Provided records:
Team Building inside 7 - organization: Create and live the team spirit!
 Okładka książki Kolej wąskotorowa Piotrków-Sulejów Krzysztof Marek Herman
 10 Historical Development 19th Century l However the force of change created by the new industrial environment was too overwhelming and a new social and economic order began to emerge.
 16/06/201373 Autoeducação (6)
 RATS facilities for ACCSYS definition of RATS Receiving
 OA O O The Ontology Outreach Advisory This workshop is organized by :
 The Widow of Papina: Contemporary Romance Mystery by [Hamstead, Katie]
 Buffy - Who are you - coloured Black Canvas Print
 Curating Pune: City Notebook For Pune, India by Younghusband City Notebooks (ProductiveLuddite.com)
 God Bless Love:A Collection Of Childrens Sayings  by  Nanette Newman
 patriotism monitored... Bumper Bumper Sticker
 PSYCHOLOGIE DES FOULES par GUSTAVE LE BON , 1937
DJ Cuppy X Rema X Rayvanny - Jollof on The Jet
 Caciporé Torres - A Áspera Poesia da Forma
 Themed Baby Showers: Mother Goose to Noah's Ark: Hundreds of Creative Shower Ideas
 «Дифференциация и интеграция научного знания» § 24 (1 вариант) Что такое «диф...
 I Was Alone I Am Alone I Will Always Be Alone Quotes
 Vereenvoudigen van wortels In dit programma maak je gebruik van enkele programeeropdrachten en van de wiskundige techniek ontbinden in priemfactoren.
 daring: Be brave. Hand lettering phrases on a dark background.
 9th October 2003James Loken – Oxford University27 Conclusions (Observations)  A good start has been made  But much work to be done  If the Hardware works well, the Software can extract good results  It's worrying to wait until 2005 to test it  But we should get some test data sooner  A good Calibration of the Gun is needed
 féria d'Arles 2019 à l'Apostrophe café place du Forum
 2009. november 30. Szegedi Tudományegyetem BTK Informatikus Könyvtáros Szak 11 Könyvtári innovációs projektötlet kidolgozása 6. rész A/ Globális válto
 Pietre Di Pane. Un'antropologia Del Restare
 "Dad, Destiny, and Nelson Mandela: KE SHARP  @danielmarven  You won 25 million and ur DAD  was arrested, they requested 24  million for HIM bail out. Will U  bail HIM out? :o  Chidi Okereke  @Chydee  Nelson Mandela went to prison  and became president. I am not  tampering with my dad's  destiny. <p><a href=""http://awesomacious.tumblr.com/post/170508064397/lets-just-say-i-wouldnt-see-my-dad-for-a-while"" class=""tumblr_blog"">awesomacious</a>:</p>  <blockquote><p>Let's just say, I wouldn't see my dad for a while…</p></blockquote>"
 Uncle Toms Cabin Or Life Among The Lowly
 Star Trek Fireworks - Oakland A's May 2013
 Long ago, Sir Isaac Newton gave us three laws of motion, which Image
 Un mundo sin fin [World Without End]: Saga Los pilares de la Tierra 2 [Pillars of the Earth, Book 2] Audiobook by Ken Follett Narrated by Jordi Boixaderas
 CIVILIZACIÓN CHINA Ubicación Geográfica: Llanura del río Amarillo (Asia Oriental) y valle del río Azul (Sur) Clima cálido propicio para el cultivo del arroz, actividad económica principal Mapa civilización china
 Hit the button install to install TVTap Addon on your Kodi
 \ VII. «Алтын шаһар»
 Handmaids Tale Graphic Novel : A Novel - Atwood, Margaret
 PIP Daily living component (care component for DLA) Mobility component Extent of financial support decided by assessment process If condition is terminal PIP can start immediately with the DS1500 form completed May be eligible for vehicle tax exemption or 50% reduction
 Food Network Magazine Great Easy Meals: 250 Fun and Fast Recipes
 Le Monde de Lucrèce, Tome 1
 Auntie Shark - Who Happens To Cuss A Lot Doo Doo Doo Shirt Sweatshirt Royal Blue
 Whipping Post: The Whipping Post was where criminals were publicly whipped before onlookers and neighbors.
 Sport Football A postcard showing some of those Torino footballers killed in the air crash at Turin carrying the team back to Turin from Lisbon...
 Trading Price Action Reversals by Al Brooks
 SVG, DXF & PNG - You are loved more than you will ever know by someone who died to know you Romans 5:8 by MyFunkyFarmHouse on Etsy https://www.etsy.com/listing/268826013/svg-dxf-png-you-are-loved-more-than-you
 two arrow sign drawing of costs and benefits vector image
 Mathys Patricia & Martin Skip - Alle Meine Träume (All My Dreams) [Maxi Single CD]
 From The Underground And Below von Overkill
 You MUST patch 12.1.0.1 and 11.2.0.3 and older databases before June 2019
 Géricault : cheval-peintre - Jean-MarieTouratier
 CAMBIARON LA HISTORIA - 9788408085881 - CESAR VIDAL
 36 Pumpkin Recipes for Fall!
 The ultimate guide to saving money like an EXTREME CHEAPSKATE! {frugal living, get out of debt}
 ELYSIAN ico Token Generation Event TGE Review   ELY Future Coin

Your assignment: What lines of the material above include "team"? Copy each one.

Expected output:
Team Building inside 7 - organization: Create and live the team spirit!
 Sport Football A postcard showing some of those Torino footballers killed in the air crash at Turin carrying the team back to Turin from Lisbon...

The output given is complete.